Clarence deeply desired to excel in sports but had no aptitude for football, baseball, or boxing, the era’s major sports. However, he could run—as a boy in Ohio, he “dogtrotted” to school; as a printer in Boston, he ran the seven miles to work from his mother’s house in Melrose. So he decided to try the Boston Marathon in 1910—and to everyone’s surprise, this no-name finished second. But a doctor then discovered he had a heart murmur, “a bad heart—you shouldn’t even walk up stairs.”

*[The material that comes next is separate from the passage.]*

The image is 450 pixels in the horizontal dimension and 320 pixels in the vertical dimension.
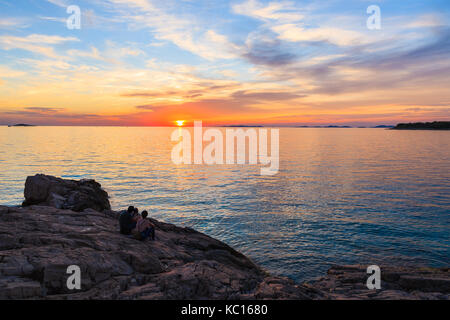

But Clarence was not a quitter. When he took the starting line in Hopkinton for the 1911 Marathon, race doctors also advised him not to run, saying he was risking his life. Grit, gristle, and courage prevailed—Clarence won his first Boston Marathon and in record time. But then he stopped racing for five years, not only due to the heart murmur but because “striving for individual athletic glory was incompatible with the spirit of his religion.” After serving overseas at the end of WW I, he returned to living with his mother and working in a print shop described by journalist Steve Flynn as “a hot, dark cellar where molten lead pots spewed poisonous fumes.” The Boston Marathon was as remote as chasing jackrabbits back in Ohio.
Meanwhile, the doctor who had diagnosed DeMar’s heart murmur had himself died of a heart attack—“I’ve always insisted that the physician was listening to his own heart, not mine,“ Clarence quipped. And he was also now a Sunday School teacher, lay minister, and scout master, making him comfortable with competing and winning. But could he?
His Baptist minister proclaimed it a “wonderful comeback,” Clarence himself saying it was all “a big surprise.” He swept to victory in the 1922, 1923, and 1924 Boston Marathons and was an Olympic medalist in the marathon at Paris in 1924, a feat not repeated by an American until Frank Shorter took silver nearly a half century later.
A man who focused on his running like a laser beam and detested distractions—he punched a tipsy man who staggered into the street to shake hands during one marathon—made the Boston event his own, winning again in 1927, 1928, and 1930, the latter just two months shy of his 42nd birthday.
Once DeMar resumed running in 1922, he never stopped, running nearly a hundred marathons and over a thousand road races at various distances. He ran his last Boston Marathon at age 65 and his last road race just several months before dying of stomach cancer at age 70 in 1958. His wife—he had waited to age 41 to finally marry—said that just a day or two before his death, DeMar left his sickbed and “crawled into the backyard and planted a garden; he simply refused to give up.”
I have another link to the Boston Marathon besides my parents and Clarence being from Madeira, Ohio. My wife and I are from that same area and, like DeMar, later moved to Boston. And then in 2013 we had a family friend—Kris Biagiotti and her handicapped daughter, Kayla, running in the wheelchair division—get caught up in the Boston Marathon bombing. Grit and gristle got them across the line, despite shrapnel flying into people next to them.
As runners from all over the world line up to run the famous race again this year, the spirit of a man who advised the youth in his church “when you get in a race, never quit,” will be there with them. Clarence DeMar well knew the agony and the ecstasy of competition. He was a true American.
James F. Burns is a professor emeritus at the University of Florida.